Профессор Коэн сердито кашлянул.
– Я все-таки профессионал. И не из носу же, прошу прощения у присутствующих дам, я эту теорию выковырял. Отвечаю: аргументы есть. Иное дело, что доказать каждый из них очень непросто. Вы кто по образованию, баронет?
– Историк, профессор, – сказал Артур и, не удержавшись, добавил, – Кембриджской выпечки.

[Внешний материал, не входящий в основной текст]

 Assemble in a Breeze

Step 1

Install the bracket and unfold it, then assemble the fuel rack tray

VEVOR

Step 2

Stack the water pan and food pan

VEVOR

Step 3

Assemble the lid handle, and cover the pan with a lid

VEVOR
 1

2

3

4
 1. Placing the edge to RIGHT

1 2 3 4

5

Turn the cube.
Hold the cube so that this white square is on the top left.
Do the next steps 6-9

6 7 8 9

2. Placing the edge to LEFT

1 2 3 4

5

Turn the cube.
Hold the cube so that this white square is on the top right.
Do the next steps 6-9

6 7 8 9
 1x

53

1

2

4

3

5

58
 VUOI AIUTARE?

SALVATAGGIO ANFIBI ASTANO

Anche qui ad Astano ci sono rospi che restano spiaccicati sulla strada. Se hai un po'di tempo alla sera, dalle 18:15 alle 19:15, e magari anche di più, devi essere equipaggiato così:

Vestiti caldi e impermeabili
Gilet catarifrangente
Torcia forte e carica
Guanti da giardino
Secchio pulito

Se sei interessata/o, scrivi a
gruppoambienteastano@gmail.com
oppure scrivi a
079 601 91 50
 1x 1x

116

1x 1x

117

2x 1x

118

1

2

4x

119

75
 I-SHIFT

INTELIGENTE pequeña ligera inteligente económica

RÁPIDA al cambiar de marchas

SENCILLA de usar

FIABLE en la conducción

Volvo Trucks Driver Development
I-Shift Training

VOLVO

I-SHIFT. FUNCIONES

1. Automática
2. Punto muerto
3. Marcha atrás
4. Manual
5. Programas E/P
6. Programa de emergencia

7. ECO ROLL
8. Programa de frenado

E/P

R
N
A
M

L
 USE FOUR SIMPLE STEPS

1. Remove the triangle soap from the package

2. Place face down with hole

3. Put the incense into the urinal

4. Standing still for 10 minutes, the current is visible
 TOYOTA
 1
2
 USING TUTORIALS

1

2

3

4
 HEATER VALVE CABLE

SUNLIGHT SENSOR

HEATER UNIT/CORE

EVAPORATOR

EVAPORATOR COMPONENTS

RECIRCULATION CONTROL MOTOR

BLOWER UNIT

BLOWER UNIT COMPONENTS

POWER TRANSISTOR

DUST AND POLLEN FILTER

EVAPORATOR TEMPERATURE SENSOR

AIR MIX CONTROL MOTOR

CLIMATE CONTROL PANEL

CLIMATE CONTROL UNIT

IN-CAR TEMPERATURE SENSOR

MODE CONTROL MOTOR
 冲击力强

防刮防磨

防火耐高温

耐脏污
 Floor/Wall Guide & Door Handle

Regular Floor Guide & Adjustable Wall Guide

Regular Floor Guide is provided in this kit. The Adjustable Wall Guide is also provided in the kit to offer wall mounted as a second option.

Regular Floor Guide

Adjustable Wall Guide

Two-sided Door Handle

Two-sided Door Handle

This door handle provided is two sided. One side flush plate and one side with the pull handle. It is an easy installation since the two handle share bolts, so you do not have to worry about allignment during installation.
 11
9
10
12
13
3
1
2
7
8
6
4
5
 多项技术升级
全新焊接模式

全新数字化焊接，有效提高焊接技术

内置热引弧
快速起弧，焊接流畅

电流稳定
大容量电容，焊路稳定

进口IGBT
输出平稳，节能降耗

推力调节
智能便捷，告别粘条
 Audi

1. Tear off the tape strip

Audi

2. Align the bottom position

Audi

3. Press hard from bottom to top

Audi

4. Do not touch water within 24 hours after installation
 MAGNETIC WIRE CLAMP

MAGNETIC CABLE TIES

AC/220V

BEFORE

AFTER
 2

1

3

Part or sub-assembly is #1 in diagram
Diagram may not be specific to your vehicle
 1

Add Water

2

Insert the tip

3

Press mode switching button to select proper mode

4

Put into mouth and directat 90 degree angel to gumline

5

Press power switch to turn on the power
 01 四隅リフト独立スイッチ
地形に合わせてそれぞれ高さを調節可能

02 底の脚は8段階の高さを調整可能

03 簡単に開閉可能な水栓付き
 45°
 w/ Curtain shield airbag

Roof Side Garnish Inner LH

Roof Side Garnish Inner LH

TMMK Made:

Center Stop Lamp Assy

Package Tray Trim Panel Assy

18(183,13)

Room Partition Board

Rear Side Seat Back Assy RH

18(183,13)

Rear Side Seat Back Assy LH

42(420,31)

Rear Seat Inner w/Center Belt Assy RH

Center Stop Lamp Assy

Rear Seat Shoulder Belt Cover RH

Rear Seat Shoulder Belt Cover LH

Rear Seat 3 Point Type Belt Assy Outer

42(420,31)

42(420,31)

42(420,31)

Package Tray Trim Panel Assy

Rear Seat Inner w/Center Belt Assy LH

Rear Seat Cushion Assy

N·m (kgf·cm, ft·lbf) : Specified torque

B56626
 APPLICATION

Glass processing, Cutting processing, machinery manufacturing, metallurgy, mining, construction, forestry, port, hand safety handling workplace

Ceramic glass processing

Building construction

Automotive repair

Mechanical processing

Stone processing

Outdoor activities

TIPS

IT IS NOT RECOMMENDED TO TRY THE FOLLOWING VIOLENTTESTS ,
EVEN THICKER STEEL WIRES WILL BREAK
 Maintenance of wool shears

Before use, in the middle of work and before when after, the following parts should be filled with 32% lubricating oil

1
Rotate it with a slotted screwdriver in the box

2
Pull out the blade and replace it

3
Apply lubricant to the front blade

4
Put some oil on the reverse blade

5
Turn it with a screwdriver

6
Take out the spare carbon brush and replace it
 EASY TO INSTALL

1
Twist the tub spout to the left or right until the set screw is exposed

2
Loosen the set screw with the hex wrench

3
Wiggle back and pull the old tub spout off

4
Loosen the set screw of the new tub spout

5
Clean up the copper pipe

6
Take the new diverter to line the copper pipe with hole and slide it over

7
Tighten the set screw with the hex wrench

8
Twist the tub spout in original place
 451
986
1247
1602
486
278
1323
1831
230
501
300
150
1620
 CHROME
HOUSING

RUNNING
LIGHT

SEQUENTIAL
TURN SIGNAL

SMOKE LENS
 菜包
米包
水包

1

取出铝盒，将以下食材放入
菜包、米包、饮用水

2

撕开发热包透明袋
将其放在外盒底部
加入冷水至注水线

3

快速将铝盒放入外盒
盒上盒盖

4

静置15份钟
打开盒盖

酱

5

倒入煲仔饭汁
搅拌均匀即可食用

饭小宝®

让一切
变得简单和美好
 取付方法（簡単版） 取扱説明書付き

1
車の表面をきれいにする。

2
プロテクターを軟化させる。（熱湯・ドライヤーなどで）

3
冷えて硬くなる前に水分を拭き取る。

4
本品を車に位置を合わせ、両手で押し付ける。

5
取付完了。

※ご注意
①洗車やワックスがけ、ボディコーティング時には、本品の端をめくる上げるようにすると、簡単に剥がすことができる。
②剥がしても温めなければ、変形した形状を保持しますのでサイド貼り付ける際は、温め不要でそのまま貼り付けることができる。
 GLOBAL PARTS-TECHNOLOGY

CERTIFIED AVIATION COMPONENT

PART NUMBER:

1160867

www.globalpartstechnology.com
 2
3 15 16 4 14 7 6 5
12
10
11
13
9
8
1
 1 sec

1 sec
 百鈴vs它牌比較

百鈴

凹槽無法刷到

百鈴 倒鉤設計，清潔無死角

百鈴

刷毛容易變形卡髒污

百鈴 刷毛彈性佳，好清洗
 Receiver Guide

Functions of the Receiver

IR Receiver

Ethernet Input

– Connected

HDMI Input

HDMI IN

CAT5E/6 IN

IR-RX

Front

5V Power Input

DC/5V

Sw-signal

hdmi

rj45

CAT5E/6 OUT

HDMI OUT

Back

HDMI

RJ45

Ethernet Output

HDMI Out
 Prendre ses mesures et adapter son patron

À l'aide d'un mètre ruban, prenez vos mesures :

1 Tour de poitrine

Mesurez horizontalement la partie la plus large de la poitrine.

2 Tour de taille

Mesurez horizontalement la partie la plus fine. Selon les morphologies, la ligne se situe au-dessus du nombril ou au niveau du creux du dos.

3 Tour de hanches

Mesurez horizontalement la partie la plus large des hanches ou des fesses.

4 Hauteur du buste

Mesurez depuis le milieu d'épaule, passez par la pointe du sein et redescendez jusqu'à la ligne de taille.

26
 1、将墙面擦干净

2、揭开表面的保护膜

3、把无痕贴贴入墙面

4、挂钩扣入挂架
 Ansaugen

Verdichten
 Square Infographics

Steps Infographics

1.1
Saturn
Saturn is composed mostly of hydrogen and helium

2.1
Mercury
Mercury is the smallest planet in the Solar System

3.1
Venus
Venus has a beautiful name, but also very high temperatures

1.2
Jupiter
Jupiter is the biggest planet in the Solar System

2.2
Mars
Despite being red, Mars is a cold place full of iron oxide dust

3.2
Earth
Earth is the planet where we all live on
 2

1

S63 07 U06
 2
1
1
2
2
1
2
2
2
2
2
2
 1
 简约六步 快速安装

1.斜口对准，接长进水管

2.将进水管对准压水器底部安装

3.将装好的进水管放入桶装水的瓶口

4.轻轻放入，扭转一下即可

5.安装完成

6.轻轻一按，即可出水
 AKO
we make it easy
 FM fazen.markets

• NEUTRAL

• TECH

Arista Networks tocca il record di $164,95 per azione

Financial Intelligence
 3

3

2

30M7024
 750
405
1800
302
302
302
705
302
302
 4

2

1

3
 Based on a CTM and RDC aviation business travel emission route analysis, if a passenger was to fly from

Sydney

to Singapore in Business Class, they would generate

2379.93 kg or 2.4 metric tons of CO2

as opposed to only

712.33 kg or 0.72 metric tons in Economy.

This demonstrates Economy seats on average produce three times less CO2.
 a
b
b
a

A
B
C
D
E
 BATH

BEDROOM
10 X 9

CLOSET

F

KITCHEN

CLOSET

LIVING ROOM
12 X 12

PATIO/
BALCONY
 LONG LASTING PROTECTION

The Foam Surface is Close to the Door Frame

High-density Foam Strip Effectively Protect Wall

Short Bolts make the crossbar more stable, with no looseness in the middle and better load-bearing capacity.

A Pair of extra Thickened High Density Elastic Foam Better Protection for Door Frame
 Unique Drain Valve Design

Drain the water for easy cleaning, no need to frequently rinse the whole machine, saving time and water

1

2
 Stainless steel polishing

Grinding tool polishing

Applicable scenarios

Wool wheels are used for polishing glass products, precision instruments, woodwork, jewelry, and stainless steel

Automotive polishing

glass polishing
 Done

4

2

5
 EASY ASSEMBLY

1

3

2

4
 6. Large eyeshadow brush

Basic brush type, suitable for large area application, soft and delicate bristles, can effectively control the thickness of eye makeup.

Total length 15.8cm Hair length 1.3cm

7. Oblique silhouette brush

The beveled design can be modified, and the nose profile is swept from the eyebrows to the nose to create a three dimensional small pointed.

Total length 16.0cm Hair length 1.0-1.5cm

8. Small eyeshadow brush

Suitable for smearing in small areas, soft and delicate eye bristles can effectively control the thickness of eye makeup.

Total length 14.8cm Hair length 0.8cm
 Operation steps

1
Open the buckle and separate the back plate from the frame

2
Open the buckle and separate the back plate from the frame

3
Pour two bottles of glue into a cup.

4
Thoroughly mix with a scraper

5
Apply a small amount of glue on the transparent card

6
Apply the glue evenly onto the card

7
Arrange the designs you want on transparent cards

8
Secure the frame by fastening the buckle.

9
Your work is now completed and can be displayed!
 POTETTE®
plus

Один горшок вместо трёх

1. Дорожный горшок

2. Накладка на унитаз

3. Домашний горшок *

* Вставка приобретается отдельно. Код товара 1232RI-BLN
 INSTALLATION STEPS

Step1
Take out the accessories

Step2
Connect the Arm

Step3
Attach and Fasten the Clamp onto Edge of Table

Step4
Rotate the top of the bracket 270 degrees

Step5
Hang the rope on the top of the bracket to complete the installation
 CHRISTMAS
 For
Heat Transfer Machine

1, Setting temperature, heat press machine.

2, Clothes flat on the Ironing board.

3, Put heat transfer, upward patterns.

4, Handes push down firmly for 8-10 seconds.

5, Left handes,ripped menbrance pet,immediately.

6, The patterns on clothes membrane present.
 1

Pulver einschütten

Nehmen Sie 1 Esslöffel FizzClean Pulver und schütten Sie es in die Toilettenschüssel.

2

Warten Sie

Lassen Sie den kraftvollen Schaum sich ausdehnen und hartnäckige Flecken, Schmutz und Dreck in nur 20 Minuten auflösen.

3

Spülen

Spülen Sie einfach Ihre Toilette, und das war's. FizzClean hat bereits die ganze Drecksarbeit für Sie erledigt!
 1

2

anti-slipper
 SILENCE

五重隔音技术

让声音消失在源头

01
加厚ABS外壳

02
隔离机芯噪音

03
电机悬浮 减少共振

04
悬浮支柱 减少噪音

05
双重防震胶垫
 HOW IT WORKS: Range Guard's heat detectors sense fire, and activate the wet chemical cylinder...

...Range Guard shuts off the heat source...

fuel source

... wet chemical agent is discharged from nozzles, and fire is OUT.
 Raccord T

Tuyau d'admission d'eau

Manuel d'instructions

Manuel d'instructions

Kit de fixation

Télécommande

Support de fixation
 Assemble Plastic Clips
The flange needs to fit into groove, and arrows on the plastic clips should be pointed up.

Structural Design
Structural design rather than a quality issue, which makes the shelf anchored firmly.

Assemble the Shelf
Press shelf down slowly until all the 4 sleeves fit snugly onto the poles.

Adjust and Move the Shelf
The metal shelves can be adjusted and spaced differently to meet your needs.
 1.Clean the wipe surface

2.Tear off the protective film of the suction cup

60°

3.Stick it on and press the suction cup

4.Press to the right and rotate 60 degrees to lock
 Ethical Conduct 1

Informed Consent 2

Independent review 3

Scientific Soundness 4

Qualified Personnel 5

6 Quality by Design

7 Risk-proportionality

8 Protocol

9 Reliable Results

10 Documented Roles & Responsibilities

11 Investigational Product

– Ну что ж, приличных историков выпекают и там, – пожал плечами Коэн. – Тогда как коллеге я попытаюсь в двух словах объяснить сущность моих доводов. Мы знаем, что царь Тира, Хирам, был и политически, и человечески весьма близок с Давидом, царем Израиля. Проще говоря, они были друзьями. И эту дружбу Давид завещал своему сыну. Именно Хираму поручил или заказал – как вам будет удобнее – царь Соломон строительство Храма. Где? В основанной отцом столице. А основывать духовный и, что не менее важно, деловой и торговый центр Страны где было бы логичнее для очень и очень прагматичного Давида? Где-то на краю Иудейской пустыни – или в двух шагах от тогдашнего делового центра всего Восточного Средиземноморья, тем более при том, что владыка этого центра – я говорю о Тире и его царе Хираме – твой друг и партнер? Дерево, камни, мрамор на обустройство города и позднее на строительство Храма доставлять из прибрежного Ливана к Геннисарету – или опять в ту же Иудейскую пустыню? Да и Хираму отправлять своих рабочих – а тирские строители были лучшими на всем сирийско-иудейском пространстве? Аргументов у меня еще больше, и не все они стоят на одной лишь логике, но, думаю, в целом вам понятно.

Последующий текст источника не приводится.